8. Allow people to make mistakes
Starlight is careful to make sure employees know it’s OK to make mistakes too. Groth puts this down to the organisation’s overarching culture.
“It comes down to your relationship with managers, forgiveness and moving on,” she said.
In the case of the CRM platform, staff knew it wasn’t going to do everything from day one, but it was better to get it in and work with it, rather than try for perfection, Henry said.
“Where we fail is where we to try and get things to be perfect,” she said. “We are collaborative and consultative.”
9. Recognise cross-functional impact
While Starlight staff have embraced their new digital capabilities with aplomb, what has become obvious is the need to implement a role with oversight across wider business practices.
“It has become obvious that you can’t do anything in isolation, as it has an impact elsewhere,” Henry said. “We have a project group, but we don’t have that one mind that can say ‘this affects everything else, or that one thing will not only help that functional team, but others as well’.
“We have it there as a question – do we need that digital expertise?
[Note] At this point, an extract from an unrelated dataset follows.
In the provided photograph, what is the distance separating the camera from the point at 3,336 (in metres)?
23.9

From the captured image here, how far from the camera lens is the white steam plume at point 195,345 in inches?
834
Which don’t know which shape or form it will take. We have a digital advisory group and that’s great, but we’re coming to the point where we need one person connecting all the dots.
“To some extent, this transformation has formalised structures and thing that happen in functional teams, as no one was previously aware of what was happening in each of them. It’s a big change – you’re saying to people you can’t just email members every week, it needs to fit into a structural plan.”
Whatever role is introduced in the future, what the CRM platform has done is enabled Starlight to shift from manual data entry to automated processes that allow staff to focus more on relationships.
“In some areas, data entry into a CRM was huge – when that goes in at one point and populates everything, and you can search and use it, you can shift what you’re doing, so roles have changed,” Henry said. “In the volunteer group for example, it’s about the relationships – for example, creating commentary, bringing that together and sharing stories. Staff didn’t focus on that as much before as we were too busy keeping up with adding in the volunteer names.”
Groth noted individual capabilities have been rapidly building up as several employees have taken a real interest in the emerging digital and data capabilities CRM has brought into the organisation.
“In online community engagement for example, there are different ways of reading reports and analysis and we have three people who are now in system analysis roles who’ve come from internal teams,” she said. “We’re playing to their strengths.”
10. Don’t do it all by the book
Throughout Starlight’s digital transformation, Henry and Groth said the biggest learning was that it was all about the people.
“We resisted all notions of traditional change management methodologies - people wanted consultants engaged, and telling us we were crazy, but you have to know the organisation in order to do this,” Henry said. “They would have had us doing very bureaucratic things, such as changing people’s job descriptions.”
Groth admitted this approach met with plenty of opposition.
“That was a big sticking point – they wanted those things changed, and an impact analysis on every individual, whereas we looked at cohorts and different things,” she said. “And we just spoke to people.
“Not every message had to come from our CEO either. Louise’s [Baxter, Starlight CEO] support was incredible and amazing, but the message had to come from the team, to the team. It was a change for them, and that’s what we brought it back to.”